BlockFi’s wind-down is being overseen by Mohsin Meghji, while the DOJ was represented by senior trial counsel Seth B. Shapiro. Both parties agreed to bear their own legal costs, a sign that neither side wanted to prolong the dispute.

The settlement brings clarity to the jurisdictional challenges that arise when federal criminal cases intersect with bankruptcy law. Judge Kaplan’s approval allows BlockFi to continue its bankruptcy process without the shadow of the DOJ’s asset claim.

Jurisdictional disputes complicate crypto asset recoveries

The BlockFi-DOJ dispute is just one example of the challenges facing creditors trying to recover funds from failed crypto firms. The bankruptcy court’s limited jurisdiction over assets tied to criminal investigations has created confusion and delays for many victims.

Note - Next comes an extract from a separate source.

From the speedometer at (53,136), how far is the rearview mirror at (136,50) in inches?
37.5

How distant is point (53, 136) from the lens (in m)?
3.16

Meanwhile, BlockFi’s customers faced an April 28, 2024, deadline to withdraw remaining crypto holdings. The company’s bankruptcy plan was approved in September 2023, but many creditors are still waiting for full repayment.

The dismissal of the $35 million lawsuit may resolve one legal battle, but it leaves open questions about transparency, asset recovery, and the future of crypto regulation. As the industry continues to evolve, investors and regulators alike will be watching for signs of deeper problems lurking beneath the surface.

Do you think the BlockFi-DOJ lawsuit dismissal could be hiding broader issues in the crypto industry?